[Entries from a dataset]
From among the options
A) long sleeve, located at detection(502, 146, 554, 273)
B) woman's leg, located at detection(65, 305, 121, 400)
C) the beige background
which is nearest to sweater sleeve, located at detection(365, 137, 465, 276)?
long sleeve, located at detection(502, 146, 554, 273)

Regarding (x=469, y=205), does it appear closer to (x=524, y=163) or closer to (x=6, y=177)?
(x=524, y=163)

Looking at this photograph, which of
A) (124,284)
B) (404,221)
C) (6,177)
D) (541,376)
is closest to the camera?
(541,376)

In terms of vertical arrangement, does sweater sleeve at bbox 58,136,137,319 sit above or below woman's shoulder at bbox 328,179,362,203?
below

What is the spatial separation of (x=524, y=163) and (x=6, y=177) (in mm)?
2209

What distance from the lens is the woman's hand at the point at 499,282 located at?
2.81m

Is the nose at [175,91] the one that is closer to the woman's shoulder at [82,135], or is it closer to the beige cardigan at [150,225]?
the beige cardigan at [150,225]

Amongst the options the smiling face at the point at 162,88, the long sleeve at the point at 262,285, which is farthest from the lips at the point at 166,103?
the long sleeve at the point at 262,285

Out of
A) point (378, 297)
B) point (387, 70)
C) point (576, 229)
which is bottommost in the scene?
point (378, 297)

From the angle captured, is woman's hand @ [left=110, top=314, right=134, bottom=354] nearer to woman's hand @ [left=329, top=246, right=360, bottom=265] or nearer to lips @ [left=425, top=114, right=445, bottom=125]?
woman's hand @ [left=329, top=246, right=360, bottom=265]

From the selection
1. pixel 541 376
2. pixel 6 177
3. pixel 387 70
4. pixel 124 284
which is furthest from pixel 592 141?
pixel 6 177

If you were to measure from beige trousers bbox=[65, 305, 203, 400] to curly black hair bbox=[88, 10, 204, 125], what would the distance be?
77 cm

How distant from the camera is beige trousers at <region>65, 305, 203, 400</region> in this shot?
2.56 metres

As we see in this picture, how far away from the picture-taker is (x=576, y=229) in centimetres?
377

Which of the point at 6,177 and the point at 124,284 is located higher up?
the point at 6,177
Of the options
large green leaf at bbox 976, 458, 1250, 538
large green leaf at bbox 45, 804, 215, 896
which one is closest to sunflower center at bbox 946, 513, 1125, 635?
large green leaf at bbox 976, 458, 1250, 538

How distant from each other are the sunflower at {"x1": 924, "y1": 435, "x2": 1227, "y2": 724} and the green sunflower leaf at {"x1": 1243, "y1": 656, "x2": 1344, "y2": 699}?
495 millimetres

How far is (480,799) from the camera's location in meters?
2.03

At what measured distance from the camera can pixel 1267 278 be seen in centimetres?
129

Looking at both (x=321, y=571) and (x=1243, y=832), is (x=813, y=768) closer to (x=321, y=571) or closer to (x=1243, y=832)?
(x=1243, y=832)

What is asked
Convert the lines above, starting with the one that contains "Which of the" and running through the last line of the entries, into a numbered list. Leave out any blank lines.

Solution to the exercise
1. Which of the point at 6,177 and the point at 124,284 is located higher up?
2. the point at 6,177
3. Of the options
4. large green leaf at bbox 976, 458, 1250, 538
5. large green leaf at bbox 45, 804, 215, 896
6. which one is closest to sunflower center at bbox 946, 513, 1125, 635?
7. large green leaf at bbox 976, 458, 1250, 538
8. How distant from each other are the sunflower at {"x1": 924, "y1": 435, "x2": 1227, "y2": 724} and the green sunflower leaf at {"x1": 1243, "y1": 656, "x2": 1344, "y2": 699}?
9. 495 millimetres
10. How far is (480,799) from the camera's location in meters?
11. 2.03
12. At what measured distance from the camera can pixel 1267 278 be seen in centimetres?
13. 129
14. Looking at both (x=321, y=571) and (x=1243, y=832), is (x=813, y=768) closer to (x=321, y=571) or closer to (x=1243, y=832)?
15. (x=1243, y=832)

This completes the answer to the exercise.